Members of the Fundamentalist Church of Jesus Christ of Latter Day Saints file out of the Tom Green County Courthouse following the custody hearing in San Angelo, Texas on Friday, April 18, 2008. Presiding judge Barbara Walther ruled that all children remain in the custody of the state. (AP Photo/Tony Gutierrez)
SAN ANTONIO (AP) -- The custody case that swept 439 children from a polygamist sect's western Texas ranch into foster care has largely evaporated, with state authorities dropping all but a few dozen cases against parents.
All but 37 children from the Yearning For Zion Ranch in Eldorado have been released from court oversight after Child Protective Services found they had not been abused or that their parents could protect them from the risk of future abuse. Only one girl has been returned to foster care.
CPS spokesman Patrick Crimmins said the agency is pleased with the case dismissals, because they mean the children can safely remain with their parents and that questions about their safety have been resolved.
"CPS has taken a lot of criticism for this operation since April, but we've been doing everything we can to work with these families to ensure positive outcomes," he said. "If they're safe to the point where court oversight is no longer necessary, that's great news."
Authorities raided the ranch run by the Fundamentalist Church of Jesus Christ of Latter Day Saints in April after someone claiming to be an abused underage mother called a domestic abuse hot line. Those calls are now being investigated as a possible hoax.
Following the raid, CPS took all the children at the ranch into state custody - one of the largest custody cases in U.S. history - claiming underage girls were being forced into marriages and sex and that the other children were at risk of abuse. They treated the ranch, which has more than a dozen sprawling homes, as a single household where the alleged abuse of some children justified the removal of the others.
The Texas Supreme Court later ruled CPS had overreached by putting all the children into foster care when it could show that no more than a handful of girls may have been abused.
The ruling did not, however, end court oversight of the children, even as they were returned to their parents. The parents were ordered to take parenting classes and to cooperate with CPS investigators, and they could not leave the state.
One by one, the state has been dropping the children from court oversight.
Separately, CPS is investigating whether each child was abused or neglected. The findings from that investigation are expected to be released next month. Even if abuse is found to have occurred previously, parents who can assure that the child will remain safe can be released from court oversight.
FLDS spokesman Willie Jessop said the dismissal of the cases proves what the church has said all along: that the children were not abused. The cases that remain in court do so because of varying qualities of legal representation, not because of actual abuse, he said.
"It has nothing to do with the facts of the case," Jessop said.
Crimmins said the reasons some children remain under court oversight vary but may be as simple as a parent refusing to sign a safety plan that specifies where the family will live and who the child will be allowed to have contact with.
While the parents and children may legally return to the ranch, few have, Jessop said. With almost no one working over the spring and summer in the sprawling garden and dairy used to feed the community, the ranch doesn't have the supply of food and resources it once did.

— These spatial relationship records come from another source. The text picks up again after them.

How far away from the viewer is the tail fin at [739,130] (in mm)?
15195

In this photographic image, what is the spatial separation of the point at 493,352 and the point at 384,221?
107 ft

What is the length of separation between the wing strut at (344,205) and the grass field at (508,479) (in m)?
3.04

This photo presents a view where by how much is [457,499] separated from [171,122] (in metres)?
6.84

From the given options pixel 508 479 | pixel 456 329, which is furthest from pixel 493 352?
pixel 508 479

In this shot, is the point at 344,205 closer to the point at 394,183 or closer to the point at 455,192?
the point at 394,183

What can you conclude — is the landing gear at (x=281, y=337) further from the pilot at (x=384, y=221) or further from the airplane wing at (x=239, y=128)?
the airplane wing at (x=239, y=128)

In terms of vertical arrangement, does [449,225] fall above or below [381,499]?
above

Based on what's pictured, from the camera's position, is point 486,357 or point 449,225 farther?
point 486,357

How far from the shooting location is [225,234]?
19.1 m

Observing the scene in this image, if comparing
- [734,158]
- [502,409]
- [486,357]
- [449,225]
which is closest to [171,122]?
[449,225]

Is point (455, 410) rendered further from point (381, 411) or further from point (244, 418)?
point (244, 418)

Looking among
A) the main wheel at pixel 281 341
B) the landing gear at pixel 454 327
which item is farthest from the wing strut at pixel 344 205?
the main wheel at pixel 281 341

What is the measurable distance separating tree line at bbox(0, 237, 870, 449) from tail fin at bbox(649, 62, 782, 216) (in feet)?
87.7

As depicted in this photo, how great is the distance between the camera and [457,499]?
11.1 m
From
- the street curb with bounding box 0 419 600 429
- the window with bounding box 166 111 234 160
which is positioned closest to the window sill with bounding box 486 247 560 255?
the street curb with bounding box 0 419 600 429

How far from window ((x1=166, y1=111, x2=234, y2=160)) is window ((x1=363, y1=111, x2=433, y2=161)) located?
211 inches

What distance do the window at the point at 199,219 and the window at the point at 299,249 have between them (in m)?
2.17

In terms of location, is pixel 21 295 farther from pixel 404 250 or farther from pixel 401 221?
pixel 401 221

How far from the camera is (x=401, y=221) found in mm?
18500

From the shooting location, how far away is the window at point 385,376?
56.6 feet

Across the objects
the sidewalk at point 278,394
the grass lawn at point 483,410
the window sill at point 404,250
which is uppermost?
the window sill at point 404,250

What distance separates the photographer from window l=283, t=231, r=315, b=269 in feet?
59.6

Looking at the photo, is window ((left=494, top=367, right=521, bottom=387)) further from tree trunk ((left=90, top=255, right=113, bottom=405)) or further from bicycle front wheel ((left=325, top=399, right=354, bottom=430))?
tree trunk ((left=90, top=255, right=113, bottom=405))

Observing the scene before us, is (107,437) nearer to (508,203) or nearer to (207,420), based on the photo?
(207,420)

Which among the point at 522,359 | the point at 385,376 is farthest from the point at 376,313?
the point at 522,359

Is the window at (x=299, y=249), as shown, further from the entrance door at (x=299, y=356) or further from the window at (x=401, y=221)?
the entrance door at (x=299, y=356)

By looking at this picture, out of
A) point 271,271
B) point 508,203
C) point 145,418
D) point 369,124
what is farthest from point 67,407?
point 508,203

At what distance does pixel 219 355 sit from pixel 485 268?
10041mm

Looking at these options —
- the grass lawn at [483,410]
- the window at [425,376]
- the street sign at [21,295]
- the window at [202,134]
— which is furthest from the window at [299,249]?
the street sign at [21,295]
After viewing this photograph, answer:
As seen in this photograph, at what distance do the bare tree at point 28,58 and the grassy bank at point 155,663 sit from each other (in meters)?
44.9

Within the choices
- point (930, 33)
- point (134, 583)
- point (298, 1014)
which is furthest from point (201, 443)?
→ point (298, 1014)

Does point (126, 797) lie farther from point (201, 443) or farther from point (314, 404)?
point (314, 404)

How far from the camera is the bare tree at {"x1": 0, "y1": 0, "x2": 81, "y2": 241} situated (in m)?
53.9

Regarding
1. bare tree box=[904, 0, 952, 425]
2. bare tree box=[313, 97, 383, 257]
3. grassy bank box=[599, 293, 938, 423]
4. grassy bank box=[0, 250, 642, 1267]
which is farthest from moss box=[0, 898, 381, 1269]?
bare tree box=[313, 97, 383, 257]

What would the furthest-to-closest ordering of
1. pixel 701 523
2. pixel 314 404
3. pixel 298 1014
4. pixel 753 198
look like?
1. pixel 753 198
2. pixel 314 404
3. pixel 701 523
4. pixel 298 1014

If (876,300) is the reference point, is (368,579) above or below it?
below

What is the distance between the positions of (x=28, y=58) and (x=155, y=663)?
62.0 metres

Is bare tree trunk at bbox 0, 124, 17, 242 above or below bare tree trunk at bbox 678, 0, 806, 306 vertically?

FLDS communities hold much of their goods in common, and members have work duties within the community. That lifestyle was disrupted by the state when parents moved to individual homes around Texas in an effort to get their children back, Jessop said.
"They disrupted the community and its ability to function as it was," he said, noting community members may have to seek public assistance they never needed when the garden and dairy were fully operational.
Eight FLDS members, including jailed sect leader Warren Jeffs, have been indicted on charges of sexual assault of a child, allegations stemming from marriages to underage girls. Several face additional charges of bigamy.
Under Texas law, someone younger than 17 cannot generally consent to sex with an adult.
The FLDS is a breakaway sect of the Mormon church, the Church of Jesus Christ of Latter-day Saints, which renounced polygamy more than a century ago. The FLDS believes polygamy brings glorification in heaven.
Jeffs, the sect's prophet, was convicted in Utah last year as an accomplice to rape for arranging the marriage of an underage girl to her older cousin. He faces trial on similar charges in Arizona before Texas prosecutors can pursue their case against him.